Betreiber reicht neues Gesuch ein Luzern: Darum durfte die Ravioli-Bar ihre Parkplatzbeiz bisher nicht wieder aufbauen

3 min Lesezeit 2 Kommentare 06.05.2021, 12:24 Uhr

Die Ravioli-Bar konnte ihre Holzkonstruktion bisher nicht aufstellen. Die Stadt hat sie nicht erneut bewilligt. Denn eigentlich habe sie nicht den Vorgaben entsprochen. Der Betreiber zeigt wenig Verständnis dafür und hat ein neues Baugesuch eingereicht.

Die Installation der Ravioli-Bar war im vergangenen Corona-Sommer eine der beliebtesten Parkplatzbeizen in der Stadt Luzern und auch Stadtpolitiker liessen sich dort ablichten. Doch während die Tische und Stühle auch dieses Jahr vielerorts wieder zum Strassenbild gehören, herrscht eingangs der Frankenstrasse nach wie vor gastronomisches Niemandsland.

Grund: Die Stadt hat einen erneuten Aufbau der Holzkonstruktion bislang nicht bewilligt. Über die genauen Gründe wollte Bar-Betreiber Roger Duvoisin nicht Auskunft geben (zentralplus berichtete). Nun hat er aber ein neues Baugesuch eingereicht. Dort nimmt er auch zu den Punkten Stellung, welche die Stadt am bisherigen Konzept bemängelt hat.

Kritik an der Kommunikation der Stadt

Einerseits ragte demnach die Holzplattform strassenseitig in den Veloweg, was im letzten Sommer laut Stadt ein Verkehrssicherheitsproblem dargestellt habe. Weiter wurden durch die Anlage Schachtdeckel verdeckt, weshalb die EWL keinen Zugang mehr dazu hatte. Hinzu kam, dass sich entlang der Kanten vermehrt Schmutz sammelte, weil die Strassenreinigung in diesem Bereich behindert worden sei. Und zu guter Letzt sei die Beiz nicht barrierefrei erreichbar gewesen.

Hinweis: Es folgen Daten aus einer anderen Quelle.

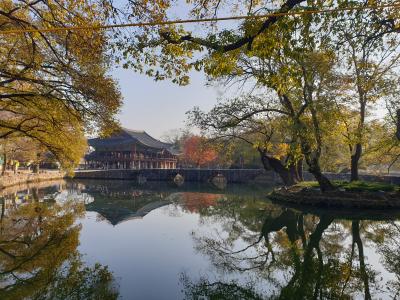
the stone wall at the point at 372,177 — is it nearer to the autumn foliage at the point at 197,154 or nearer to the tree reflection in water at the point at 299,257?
the autumn foliage at the point at 197,154

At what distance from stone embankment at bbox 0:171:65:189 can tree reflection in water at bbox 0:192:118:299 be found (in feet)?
63.3

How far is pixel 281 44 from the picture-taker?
18.5ft

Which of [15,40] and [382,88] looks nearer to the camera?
[15,40]

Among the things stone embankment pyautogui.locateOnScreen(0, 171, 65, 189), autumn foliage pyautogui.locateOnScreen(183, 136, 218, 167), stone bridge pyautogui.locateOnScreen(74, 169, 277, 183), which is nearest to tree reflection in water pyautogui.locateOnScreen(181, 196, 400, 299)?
stone embankment pyautogui.locateOnScreen(0, 171, 65, 189)

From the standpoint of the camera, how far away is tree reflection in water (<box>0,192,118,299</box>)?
585cm

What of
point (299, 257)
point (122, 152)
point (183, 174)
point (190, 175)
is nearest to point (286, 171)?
point (299, 257)

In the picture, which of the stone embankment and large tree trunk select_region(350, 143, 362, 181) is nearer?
large tree trunk select_region(350, 143, 362, 181)

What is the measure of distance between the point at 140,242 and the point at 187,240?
1629mm

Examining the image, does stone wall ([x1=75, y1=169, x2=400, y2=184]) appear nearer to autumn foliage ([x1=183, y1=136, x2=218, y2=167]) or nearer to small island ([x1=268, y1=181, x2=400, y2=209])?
autumn foliage ([x1=183, y1=136, x2=218, y2=167])

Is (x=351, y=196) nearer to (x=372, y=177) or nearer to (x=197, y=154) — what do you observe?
(x=372, y=177)

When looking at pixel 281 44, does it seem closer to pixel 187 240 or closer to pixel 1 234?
pixel 187 240

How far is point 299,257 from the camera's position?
875 cm

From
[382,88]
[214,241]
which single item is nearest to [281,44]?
[214,241]

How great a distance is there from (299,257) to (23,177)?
3366 centimetres
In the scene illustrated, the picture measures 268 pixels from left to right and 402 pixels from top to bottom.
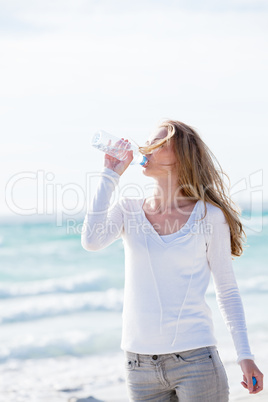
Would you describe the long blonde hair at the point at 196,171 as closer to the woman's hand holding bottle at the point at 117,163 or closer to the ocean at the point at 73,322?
the woman's hand holding bottle at the point at 117,163

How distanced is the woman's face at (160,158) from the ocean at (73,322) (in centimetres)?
296

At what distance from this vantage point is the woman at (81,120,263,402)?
2.62m

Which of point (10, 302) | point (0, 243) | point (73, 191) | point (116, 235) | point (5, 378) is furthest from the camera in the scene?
point (0, 243)

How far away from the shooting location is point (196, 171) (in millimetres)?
2900

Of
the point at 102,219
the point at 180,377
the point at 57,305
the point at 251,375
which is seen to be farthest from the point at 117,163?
the point at 57,305

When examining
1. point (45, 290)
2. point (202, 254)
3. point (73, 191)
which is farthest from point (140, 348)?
point (73, 191)

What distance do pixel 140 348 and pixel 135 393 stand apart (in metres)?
0.20

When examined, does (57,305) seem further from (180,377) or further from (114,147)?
(180,377)

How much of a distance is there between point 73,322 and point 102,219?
25.4 feet

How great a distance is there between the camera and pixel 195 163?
114 inches

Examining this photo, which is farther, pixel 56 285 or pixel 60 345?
pixel 56 285

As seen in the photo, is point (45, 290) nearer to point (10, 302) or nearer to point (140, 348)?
point (10, 302)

«Wenn wir nur Tische und Stühle aufstellen dürfen, gibt es fast keinen Grund, zu uns zu kommen.»

Roger Duvoisin, Betreiber Ravioli Bar

Die Beanstandungen scheinen den Betreiber zu verärgern. Insbesondere kritisiert er im überarbeiteten Baugesuch die Kommunikation der Behörden. «Die Holzplattform ragte nicht in den Veloweg. Sie ragte ein wenig in den Raum zwischen Randstein und Sicherheitslinie vor dem Veloweg. Zirka vier Zentimeter. Bei einer Beanstandung bei der Bauabnahme hätten wir dies korrigiert», schreibt Duvoisin. Auch die anderen Mängel wären ihm zufolge problemlos zu beheben gewesen.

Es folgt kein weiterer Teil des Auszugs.